Q5_K_M: 5.3 bits per weight. About 33% of the original size. Near-lossless — degradation is essentially undetectable.
Q8_0: 8.5 bits per weight. About 53% of the original size. Virtually indistinguishable from full FP16.

The “K” stands for importance-weighted quantization — it allocates more bits to layers that matter more for output quality.

Quality vs Size

On perplexity benchmarks for a 7B model (lower is better, FP16 = 5.47):

Q8_0: 5.48 — virtually identical
Q6_K: 5.49
Q5_K_M: 5.51
Q4_K_M: 5.59 — ~2% degradation
Q3_K_M: 5.92 — 8% degradation, noticeable on reasoning
Q2_K: 7.19 — 31% degradation

The knee in the quality curve is at Q4_K_M. Below that, quality drops faster than size improves. Above that, diminishing returns.

Choosing the Right Quant

Practical formula: (parameters × bits per weight) / 8 + 2 GB overhead.
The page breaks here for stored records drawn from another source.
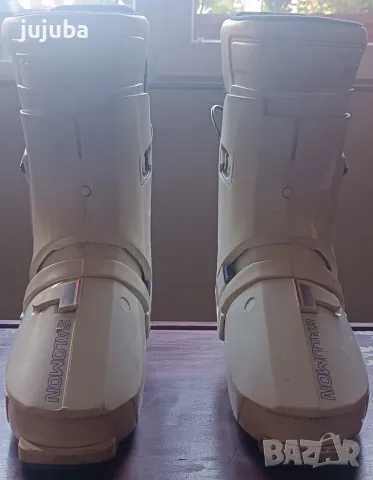 Ретро Ски Обувки Salomon (Саломон) SX 82 (Винтидж Минт Икона от 80-те), снимка 2 - Зимни спортове - 56012424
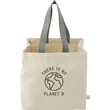 Organic 14oz Cotton Shopper Tote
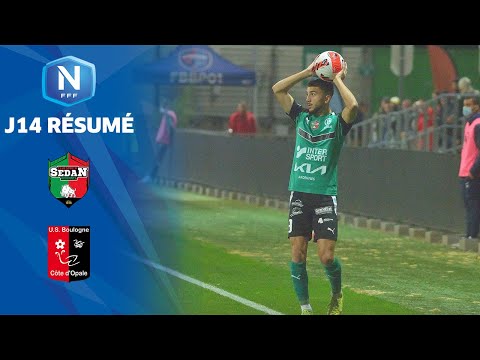J14 I CS Sedan Ardennes - US Boulogne CO (0-0), le résumé I National FFF 2021-2022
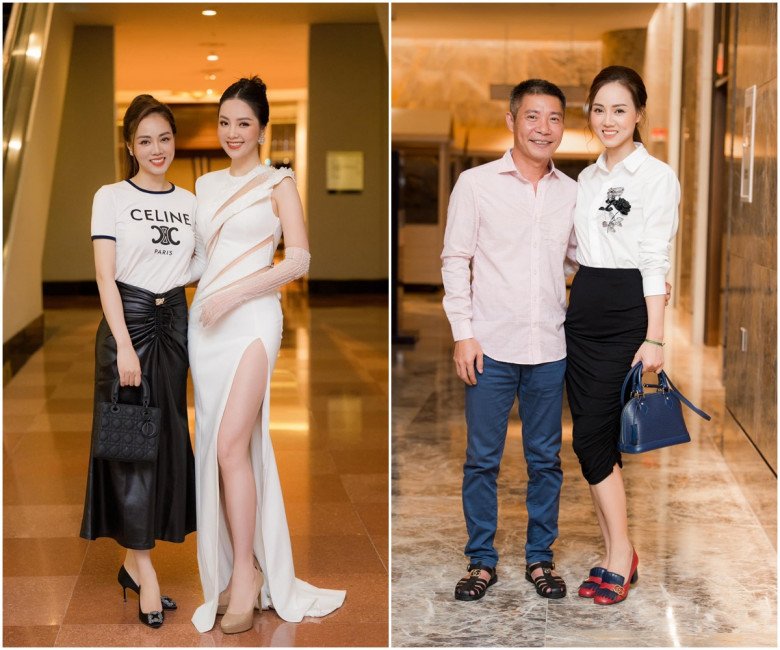 Vợ Công Lý &#34;lên đồ&#34; đi làm, mặc mốt váy &#34;xộc xệch&#34; vẫn được cả làng khen xinh - 10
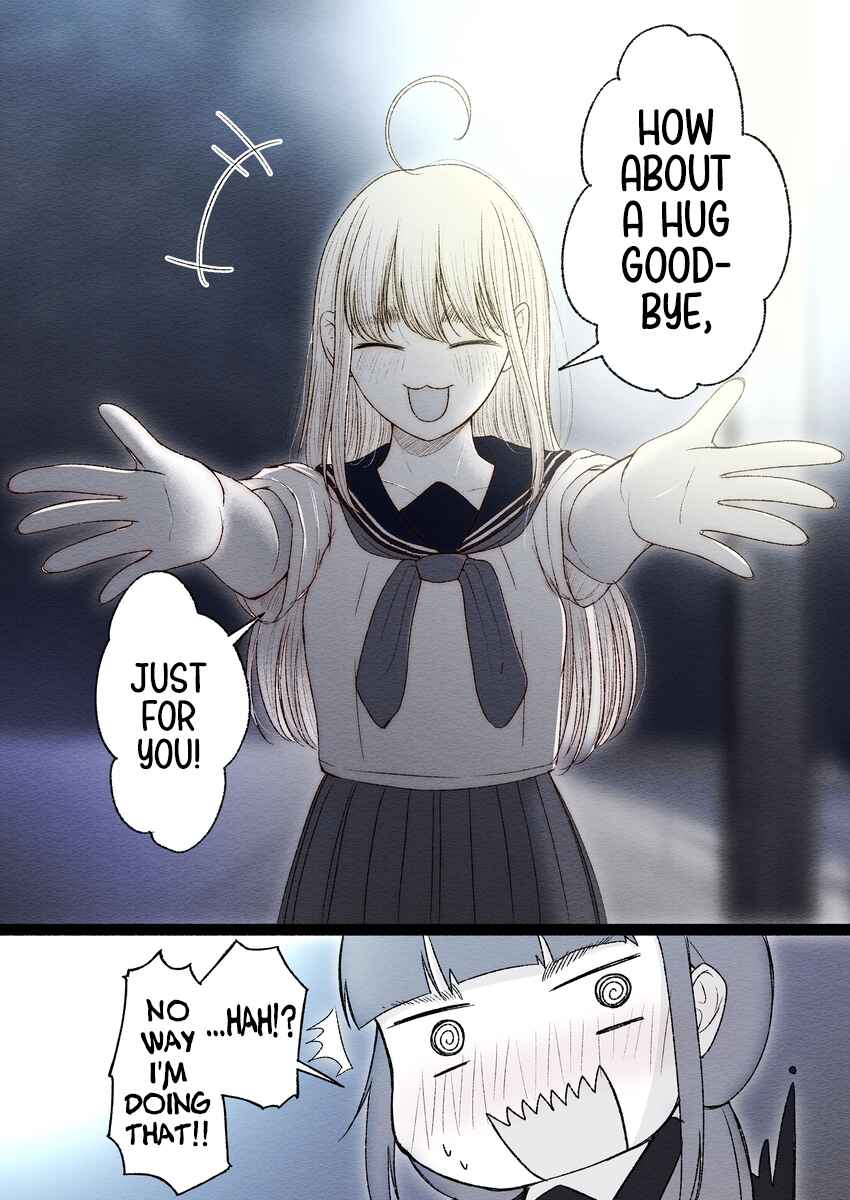Rine🐈‍⬛ to Hinano🐕 Chapter 4 - Page 3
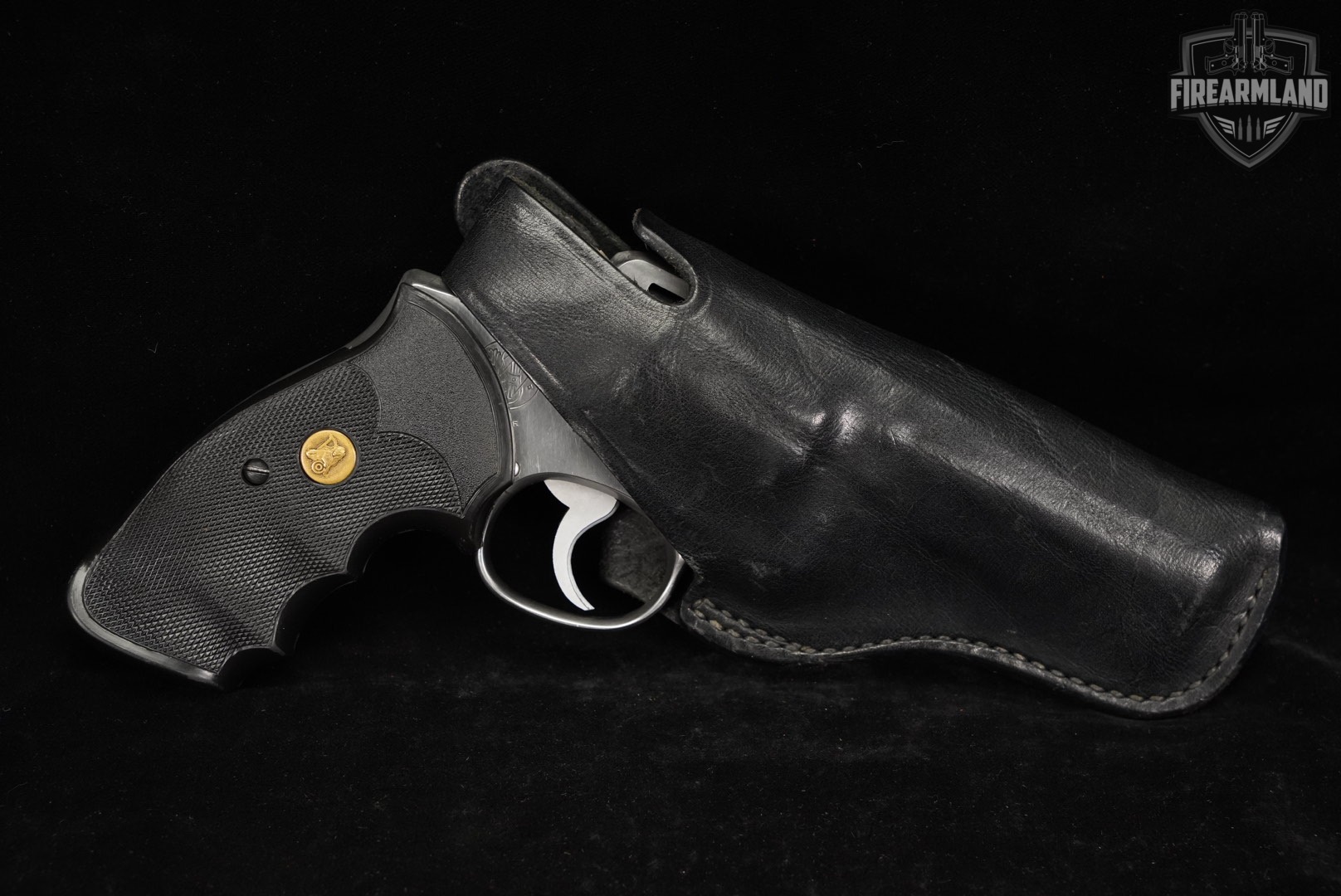 Smith & Wesson Model 65-2 S&W 357 Magnum 4" Satin Stainless +HOLSTER-img-18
Q4_K_M is your default — best quality-to-size ratio
Go lower (Q3/Q2) only if your hardware forces you
Go higher (Q5/Q6) if you have VRAM headroom
Never use Q2 for math or reasoning

Memory bandwidth matters more than raw compute. A 4090 loads models at ~1 TB/s. CPU RAM runs at ~50 GB/s. The same quantized model runs 20x faster on GPU.

Bottom Line

Quantization is the unsung hero of local AI. It took models that required datacenter hardware and made them run on laptops. Built by the open source community — Georgi Gerganov’s llama.cpp, the GGUF format, the K-quant system. Without it, running AI at home wouldn’t exist.

And the best part: for most use cases, you can’t tell the difference.